§ **Source**
☆ ☆ ☆ ☆ ☆ ☆ ☆

Site search sanity

Search is a component of most web sites. Therefore, it is a problem solved many times before. The solution of choice (at least in the Java sphere) is Lucene. Insert documents in an index, build queries to find the ones you want. Lucene is a library, so there are a bunch of other tools that wrap Lucene for easier interaction.

Use Solr, use elasticsearch, use Lucene directly – you still have to figure out two things: get your documents into the index, and get the relevant ones out. This post is about getting them out in an ordinary site-search sort of scenario.

For our purposes here, the documents have been indexed with default elasticsearch mappings. This means their fields have passed through the default analyzer, which breaks them down into terms (words), puts these in lowercase, and throws some extremely common words (stop words). The search text will go through the same default analyzer so that we’re comparing apples to apples, and not Apples or APPLES or “apples and oranges.”

☆ ☆ ☆ ☆ ☆ ☆ ☆

§ **Provided data**
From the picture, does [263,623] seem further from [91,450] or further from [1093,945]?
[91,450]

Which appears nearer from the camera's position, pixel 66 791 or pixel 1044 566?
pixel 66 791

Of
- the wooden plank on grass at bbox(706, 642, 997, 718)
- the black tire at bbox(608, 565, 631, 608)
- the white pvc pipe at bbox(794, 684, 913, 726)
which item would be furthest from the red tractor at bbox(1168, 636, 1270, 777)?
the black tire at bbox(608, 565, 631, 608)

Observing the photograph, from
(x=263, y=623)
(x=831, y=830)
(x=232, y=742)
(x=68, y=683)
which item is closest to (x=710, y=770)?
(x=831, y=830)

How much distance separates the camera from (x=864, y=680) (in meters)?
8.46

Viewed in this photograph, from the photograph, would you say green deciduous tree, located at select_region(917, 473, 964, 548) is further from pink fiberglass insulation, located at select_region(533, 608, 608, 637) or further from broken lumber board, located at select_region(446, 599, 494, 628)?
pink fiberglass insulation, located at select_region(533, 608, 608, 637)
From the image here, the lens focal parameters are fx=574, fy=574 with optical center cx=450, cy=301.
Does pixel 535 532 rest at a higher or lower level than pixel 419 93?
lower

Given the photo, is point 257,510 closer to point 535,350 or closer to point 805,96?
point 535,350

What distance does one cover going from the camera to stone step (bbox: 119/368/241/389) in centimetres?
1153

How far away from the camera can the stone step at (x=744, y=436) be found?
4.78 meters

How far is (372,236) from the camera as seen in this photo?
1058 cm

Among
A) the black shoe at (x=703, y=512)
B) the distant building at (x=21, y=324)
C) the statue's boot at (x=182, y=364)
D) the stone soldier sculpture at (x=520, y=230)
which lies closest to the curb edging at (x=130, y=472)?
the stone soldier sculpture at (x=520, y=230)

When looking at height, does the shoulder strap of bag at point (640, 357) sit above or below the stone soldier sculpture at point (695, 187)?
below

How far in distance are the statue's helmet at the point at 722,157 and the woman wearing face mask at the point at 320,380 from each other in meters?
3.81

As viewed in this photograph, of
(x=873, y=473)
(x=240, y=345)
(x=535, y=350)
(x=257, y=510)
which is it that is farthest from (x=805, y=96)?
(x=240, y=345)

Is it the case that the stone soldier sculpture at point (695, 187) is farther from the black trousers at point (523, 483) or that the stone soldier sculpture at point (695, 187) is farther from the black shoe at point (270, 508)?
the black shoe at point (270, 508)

☆ ☆ ☆ ☆ ☆ ☆ ☆

§ **To be done**
a: Translate this sentence from the site search post into Spanish: "Lucene is a library, so there are a bunch of other tools that wrap Lucene for easier interaction."
b: Answer these questions from the site search post:
(i) What does the post call the solution of choice in the Java sphere?
(ii) What two things do you still have to figure out, whichever tool you use?
(iii) With what mappings have the documents been indexed?
c: List every search library or tool named in the site search post.

§ **Results of the exercise**
a: Lucene es una biblioteca, así que hay un montón de otras herramientas que envuelven Lucene para facilitar la interacción.

b:
(i) Lucene.
(ii) Getting your documents into the index, and getting the relevant ones out.
(iii) Default elasticsearch mappings.

c:
Lucene
Solr
elasticsearch